Cet extrait contribue à appuyer la pertinence d’identifier et de reconnaître les conditions (requises ou facilitantes) pour l’implantation d’un nouveau traitement visant à élargir l’offre de soins aux personnes pour qui les traitements actuels ne sont pas efficaces.

Enfin, la dernière condition pour l’élargissement de l’offre de traitement courante par l’implantation d’un programme de prescription d’opioïdes injectables se situe sur le plan de l’organisation locale des services dans différentes régions du Québec. Notamment, des enjeux de personnel disponible et qualifié, de disponibilité des installations appropriées et de transport des usagers (en particulier dans les régions moins densément peuplées) ont été mis en relief (Perreault et al., sous presse). Toutefois, des facteurs favorisant l’implantation de programmes locaux sont aussi identifiés, tels que le financement, la formation, la collaboration interprofessionnelle et interétablissement, et la participation des pairs aidants (Perreault et al., sous presse).
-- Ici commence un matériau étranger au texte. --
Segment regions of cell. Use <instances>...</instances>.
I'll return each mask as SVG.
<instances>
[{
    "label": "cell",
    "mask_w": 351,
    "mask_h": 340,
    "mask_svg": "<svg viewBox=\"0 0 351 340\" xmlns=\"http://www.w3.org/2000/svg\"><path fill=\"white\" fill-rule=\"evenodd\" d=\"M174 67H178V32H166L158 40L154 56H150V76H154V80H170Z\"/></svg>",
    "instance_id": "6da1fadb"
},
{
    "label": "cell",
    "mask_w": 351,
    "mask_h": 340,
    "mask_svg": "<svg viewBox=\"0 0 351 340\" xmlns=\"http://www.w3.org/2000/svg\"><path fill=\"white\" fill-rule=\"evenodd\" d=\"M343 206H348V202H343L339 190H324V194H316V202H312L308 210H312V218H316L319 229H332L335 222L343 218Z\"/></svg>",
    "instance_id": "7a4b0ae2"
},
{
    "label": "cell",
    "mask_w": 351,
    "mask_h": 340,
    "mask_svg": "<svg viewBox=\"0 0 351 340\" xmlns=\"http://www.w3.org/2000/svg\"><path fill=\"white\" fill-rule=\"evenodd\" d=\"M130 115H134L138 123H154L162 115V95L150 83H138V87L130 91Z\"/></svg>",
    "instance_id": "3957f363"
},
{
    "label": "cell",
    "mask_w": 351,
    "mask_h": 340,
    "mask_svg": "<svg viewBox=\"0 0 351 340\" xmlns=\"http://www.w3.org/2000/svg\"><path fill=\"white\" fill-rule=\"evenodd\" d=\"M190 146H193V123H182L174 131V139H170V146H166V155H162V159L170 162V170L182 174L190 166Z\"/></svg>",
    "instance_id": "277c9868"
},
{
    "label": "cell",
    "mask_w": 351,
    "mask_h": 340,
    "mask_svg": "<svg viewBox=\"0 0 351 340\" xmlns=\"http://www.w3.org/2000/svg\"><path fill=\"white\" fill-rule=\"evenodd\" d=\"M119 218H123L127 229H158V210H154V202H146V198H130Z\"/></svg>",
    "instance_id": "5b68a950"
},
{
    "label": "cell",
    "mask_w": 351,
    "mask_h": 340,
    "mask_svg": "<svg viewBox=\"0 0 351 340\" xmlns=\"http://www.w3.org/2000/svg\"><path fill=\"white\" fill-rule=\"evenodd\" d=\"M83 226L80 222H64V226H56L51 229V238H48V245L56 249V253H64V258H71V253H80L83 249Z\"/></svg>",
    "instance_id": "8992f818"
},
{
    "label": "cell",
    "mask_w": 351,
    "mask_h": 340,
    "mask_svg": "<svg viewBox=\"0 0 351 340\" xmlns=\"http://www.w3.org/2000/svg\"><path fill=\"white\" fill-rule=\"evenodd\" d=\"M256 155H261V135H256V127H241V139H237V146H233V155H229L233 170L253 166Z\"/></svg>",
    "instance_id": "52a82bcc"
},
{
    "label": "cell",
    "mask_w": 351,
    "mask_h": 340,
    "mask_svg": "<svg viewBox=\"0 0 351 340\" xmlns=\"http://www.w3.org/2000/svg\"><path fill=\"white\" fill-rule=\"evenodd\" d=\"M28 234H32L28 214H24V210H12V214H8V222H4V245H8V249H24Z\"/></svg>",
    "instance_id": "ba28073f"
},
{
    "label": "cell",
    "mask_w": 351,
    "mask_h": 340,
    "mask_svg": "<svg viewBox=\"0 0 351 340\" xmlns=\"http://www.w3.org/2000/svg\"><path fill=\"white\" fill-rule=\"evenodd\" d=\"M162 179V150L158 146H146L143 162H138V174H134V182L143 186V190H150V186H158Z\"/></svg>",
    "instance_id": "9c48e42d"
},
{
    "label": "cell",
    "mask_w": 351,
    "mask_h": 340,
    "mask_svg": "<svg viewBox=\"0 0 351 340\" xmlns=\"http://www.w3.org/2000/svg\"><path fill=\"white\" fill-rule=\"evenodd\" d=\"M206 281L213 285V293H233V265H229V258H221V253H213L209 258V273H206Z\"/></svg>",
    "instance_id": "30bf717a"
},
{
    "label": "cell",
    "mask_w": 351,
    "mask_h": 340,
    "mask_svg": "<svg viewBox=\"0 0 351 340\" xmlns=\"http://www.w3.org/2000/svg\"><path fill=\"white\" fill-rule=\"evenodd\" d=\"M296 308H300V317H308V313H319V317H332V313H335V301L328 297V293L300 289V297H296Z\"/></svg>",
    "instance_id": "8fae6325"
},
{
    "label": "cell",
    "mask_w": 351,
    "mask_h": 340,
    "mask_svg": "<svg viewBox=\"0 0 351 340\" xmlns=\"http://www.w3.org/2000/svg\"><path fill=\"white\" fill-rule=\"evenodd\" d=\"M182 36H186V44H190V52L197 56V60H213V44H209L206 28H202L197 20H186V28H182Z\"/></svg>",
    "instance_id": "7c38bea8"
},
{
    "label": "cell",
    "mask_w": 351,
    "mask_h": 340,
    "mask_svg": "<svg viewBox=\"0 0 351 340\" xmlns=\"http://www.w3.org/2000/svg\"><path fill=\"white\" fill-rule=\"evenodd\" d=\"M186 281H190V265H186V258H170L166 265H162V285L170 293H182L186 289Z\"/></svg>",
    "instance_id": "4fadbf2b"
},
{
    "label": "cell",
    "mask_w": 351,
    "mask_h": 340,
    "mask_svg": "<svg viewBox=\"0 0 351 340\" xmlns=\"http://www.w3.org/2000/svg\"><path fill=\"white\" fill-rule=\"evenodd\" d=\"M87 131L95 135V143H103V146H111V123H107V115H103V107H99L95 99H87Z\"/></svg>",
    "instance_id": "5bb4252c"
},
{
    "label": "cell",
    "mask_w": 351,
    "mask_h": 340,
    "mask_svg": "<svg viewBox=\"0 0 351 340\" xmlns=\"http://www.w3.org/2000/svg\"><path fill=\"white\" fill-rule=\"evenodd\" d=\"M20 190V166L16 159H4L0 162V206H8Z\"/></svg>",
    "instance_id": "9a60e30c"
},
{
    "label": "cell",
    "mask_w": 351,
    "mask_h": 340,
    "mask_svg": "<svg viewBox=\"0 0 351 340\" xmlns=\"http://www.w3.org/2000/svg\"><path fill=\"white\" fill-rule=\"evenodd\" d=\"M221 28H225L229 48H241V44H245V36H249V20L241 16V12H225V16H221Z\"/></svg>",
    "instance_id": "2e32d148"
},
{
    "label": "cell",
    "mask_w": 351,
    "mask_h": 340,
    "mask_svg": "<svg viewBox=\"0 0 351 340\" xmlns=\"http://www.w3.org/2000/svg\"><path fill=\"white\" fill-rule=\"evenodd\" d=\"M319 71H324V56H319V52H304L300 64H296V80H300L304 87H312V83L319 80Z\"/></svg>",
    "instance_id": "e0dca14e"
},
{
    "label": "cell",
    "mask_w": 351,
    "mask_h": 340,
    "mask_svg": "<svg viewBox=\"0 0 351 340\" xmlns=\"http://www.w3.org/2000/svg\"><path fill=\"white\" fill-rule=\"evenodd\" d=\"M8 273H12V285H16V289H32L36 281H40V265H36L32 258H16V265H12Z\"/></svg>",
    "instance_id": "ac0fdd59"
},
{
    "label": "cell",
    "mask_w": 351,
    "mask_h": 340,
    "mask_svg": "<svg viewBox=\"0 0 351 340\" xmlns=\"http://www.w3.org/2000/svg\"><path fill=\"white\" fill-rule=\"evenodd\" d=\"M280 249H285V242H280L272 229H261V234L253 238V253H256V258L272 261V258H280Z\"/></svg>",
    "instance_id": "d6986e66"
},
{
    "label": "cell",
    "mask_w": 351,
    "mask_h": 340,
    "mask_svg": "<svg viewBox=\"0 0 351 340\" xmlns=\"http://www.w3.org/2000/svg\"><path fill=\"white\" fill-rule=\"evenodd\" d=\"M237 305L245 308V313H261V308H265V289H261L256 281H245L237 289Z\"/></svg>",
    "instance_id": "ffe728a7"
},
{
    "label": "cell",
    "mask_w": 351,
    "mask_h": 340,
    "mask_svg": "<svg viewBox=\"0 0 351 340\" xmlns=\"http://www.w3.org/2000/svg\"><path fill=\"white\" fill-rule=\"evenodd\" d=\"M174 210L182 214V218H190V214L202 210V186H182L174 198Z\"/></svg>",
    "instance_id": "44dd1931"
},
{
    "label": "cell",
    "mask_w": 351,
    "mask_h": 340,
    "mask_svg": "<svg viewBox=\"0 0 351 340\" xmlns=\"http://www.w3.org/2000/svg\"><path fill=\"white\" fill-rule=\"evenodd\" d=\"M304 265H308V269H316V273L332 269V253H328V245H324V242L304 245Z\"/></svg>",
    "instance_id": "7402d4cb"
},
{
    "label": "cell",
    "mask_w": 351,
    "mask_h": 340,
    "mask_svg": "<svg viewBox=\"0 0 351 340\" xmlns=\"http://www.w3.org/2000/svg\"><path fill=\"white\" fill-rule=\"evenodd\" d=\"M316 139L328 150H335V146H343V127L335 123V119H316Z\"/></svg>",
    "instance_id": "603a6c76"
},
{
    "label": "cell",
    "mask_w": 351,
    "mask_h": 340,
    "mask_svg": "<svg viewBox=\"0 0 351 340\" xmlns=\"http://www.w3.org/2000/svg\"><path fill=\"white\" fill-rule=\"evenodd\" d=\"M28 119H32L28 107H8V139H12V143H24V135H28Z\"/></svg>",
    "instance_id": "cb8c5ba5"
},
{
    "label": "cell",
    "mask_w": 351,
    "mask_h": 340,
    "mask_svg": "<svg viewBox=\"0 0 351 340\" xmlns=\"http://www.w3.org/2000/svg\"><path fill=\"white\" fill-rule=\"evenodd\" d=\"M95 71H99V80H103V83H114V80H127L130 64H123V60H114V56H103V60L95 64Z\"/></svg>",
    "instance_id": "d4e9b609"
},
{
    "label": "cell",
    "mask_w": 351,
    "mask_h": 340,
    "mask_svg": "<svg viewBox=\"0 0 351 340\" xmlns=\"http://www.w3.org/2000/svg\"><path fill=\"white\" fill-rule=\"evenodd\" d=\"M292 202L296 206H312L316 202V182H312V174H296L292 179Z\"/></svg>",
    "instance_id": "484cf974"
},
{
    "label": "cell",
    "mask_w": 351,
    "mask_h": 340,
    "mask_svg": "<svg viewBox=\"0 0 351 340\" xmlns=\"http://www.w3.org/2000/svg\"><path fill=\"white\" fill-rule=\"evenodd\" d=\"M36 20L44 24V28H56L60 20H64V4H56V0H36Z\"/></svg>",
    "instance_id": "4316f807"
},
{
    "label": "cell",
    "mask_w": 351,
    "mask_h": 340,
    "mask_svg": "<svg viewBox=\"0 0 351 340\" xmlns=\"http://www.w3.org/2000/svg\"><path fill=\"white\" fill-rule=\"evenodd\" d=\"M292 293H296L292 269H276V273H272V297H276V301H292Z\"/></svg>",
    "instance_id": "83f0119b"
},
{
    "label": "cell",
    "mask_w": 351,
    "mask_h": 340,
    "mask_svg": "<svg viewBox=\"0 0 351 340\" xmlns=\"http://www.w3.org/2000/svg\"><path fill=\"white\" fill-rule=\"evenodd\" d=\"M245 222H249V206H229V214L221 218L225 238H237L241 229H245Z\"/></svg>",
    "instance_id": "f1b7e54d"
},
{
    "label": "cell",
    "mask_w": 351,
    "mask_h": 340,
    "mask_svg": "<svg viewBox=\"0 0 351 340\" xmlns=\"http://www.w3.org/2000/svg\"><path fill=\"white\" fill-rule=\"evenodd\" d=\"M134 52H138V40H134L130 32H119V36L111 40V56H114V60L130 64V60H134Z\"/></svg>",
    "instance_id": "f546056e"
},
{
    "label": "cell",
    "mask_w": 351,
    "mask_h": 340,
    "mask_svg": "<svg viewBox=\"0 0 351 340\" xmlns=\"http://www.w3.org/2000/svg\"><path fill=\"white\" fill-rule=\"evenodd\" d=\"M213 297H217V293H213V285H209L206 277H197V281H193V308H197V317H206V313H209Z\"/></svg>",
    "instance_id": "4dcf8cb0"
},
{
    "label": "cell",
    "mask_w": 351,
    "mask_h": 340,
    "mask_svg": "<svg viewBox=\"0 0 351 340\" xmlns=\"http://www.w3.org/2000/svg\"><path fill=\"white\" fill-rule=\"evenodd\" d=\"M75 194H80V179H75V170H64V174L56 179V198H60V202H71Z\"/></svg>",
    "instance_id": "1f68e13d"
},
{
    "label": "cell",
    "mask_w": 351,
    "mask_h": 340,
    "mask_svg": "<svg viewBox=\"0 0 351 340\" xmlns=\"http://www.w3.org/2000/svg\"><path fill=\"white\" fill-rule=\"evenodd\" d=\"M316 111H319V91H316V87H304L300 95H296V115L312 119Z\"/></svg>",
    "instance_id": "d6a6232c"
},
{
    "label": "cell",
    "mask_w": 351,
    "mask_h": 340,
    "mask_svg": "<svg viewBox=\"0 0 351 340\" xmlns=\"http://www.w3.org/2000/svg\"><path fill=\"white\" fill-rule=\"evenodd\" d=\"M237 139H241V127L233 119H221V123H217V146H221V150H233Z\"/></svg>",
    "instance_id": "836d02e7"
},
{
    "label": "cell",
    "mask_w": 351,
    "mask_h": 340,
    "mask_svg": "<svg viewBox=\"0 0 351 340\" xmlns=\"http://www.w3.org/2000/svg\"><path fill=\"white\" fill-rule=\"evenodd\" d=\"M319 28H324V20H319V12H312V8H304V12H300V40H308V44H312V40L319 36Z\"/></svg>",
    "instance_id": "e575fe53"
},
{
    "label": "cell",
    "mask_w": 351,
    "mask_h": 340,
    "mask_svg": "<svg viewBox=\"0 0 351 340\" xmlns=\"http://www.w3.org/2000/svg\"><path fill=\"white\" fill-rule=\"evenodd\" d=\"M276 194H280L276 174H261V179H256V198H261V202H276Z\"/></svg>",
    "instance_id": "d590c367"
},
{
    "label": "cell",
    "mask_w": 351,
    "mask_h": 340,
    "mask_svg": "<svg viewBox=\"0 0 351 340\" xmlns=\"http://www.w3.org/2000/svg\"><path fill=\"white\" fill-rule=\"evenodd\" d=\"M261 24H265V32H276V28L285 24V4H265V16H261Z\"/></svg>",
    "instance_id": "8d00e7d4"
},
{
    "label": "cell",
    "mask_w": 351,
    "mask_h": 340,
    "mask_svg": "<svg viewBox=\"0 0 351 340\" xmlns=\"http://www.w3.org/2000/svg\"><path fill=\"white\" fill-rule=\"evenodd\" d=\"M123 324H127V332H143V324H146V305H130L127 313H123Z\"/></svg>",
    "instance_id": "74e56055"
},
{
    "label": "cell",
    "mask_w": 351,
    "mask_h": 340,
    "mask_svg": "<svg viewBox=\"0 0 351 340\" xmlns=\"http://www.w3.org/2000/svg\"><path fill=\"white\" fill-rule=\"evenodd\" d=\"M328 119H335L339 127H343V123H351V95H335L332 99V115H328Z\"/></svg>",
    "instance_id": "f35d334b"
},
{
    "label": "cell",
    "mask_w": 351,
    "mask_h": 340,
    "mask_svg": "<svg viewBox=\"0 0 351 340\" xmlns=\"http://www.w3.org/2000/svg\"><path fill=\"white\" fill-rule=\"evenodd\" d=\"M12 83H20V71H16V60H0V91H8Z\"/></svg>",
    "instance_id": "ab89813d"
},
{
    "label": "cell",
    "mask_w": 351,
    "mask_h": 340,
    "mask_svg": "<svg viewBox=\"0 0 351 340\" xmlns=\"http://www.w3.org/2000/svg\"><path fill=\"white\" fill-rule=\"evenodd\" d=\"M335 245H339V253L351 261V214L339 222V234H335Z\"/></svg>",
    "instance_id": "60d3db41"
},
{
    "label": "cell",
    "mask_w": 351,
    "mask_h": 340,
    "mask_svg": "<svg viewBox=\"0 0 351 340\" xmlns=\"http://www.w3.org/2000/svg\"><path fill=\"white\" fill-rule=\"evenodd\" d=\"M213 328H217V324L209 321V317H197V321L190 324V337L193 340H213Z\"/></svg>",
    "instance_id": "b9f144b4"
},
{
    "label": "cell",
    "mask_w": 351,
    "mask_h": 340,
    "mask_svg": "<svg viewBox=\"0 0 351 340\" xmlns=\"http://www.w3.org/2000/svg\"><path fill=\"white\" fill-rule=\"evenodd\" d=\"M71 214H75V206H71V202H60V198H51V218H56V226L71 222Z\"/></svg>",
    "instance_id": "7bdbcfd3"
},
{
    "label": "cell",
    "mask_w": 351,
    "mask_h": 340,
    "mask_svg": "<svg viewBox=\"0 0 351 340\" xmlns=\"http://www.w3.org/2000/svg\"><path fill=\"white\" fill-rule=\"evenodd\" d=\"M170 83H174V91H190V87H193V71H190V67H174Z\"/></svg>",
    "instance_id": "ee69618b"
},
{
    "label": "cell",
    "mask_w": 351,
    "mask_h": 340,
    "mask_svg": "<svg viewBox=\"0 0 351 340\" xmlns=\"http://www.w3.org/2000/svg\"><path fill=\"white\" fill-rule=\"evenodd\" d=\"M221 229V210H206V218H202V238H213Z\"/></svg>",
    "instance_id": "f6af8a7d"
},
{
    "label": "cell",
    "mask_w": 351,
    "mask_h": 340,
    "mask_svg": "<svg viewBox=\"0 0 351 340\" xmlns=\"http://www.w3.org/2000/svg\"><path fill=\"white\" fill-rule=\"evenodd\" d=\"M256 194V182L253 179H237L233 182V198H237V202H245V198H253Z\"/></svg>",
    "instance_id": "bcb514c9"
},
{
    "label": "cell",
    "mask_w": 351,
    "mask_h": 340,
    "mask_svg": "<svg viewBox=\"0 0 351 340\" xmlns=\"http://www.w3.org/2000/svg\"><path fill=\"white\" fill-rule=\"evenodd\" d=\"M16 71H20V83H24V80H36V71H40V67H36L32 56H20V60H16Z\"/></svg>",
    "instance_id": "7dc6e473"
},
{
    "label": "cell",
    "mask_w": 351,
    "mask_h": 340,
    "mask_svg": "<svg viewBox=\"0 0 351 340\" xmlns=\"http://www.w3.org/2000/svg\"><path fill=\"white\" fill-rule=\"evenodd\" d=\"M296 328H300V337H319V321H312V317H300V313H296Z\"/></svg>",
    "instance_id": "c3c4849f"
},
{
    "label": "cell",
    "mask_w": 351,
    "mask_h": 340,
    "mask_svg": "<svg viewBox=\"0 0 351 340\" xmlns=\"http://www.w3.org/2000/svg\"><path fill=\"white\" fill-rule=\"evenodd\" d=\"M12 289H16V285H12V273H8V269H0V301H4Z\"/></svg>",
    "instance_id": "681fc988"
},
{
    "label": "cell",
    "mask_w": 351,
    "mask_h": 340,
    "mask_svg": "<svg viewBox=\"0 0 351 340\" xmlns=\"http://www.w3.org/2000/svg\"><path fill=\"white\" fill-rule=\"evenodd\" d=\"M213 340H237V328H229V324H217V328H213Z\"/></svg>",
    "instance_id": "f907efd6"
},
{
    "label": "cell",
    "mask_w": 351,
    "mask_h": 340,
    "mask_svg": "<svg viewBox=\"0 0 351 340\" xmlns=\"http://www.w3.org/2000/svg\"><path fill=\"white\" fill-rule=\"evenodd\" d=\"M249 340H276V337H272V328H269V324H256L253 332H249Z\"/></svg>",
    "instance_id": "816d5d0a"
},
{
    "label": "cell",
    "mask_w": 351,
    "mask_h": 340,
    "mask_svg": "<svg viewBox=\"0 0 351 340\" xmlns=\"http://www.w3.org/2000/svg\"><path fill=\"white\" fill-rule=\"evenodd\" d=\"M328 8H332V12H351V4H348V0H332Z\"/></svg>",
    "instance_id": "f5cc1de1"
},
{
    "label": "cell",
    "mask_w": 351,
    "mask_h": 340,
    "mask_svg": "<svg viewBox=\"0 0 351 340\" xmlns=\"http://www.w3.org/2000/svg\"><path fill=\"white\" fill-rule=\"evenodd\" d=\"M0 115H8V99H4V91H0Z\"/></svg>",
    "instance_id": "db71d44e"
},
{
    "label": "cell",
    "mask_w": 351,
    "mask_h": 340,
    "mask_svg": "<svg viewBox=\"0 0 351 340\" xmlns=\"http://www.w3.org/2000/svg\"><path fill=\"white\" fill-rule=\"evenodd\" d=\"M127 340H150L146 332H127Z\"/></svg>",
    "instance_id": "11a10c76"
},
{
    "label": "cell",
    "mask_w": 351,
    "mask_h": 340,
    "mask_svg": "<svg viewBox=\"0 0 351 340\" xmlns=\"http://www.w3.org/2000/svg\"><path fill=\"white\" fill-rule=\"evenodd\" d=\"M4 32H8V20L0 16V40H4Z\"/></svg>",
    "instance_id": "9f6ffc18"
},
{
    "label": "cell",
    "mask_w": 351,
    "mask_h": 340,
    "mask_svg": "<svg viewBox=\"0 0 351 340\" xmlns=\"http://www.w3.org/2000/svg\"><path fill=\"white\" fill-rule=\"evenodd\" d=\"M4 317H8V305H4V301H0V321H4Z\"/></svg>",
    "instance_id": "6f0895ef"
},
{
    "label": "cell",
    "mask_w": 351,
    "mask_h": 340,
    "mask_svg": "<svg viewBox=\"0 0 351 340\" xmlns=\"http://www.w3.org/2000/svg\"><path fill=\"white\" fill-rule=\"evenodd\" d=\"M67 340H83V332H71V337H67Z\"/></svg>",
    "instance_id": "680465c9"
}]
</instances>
La sensibilisation du voisinage peut aussi constituer un facteur facilitant l’implantation d’un programme de réduction des méfaits (Ontario HIV Treatment Network, 2012).

Conclusion

Sur le plan scientifique, les programmes de recherche en traitement injectable au Canada et en Europe ont démontré son efficacité. Sur le plan légal, les changements législatifs fédéraux ont pavé la voie aux provinces pour l’implantation du traitement injectable. Sur le plan du soutien provincial au Québec, le financement de l’étude de faisabilité pour l’implantation du traitement injectable par le ministère de la Santé et des Services sociaux du Québec met en relief l’appui politique pour son implantation. Au niveau local, au moins un site de traitement travaille présentement à mettre en oeuvre les conditions nécessaires à l’implantation d’une offre de prescription d’opioïdes injectables à Montréal. Au moment d’écrire ces lignes, toutes les conditions semblaient enfin réunies pour soutenir l’élargissement de l’offre de traitement pour les troubles graves liés à l’usage d’opioïdes, par le biais de la prescription d’opioïdes injectables au Québec.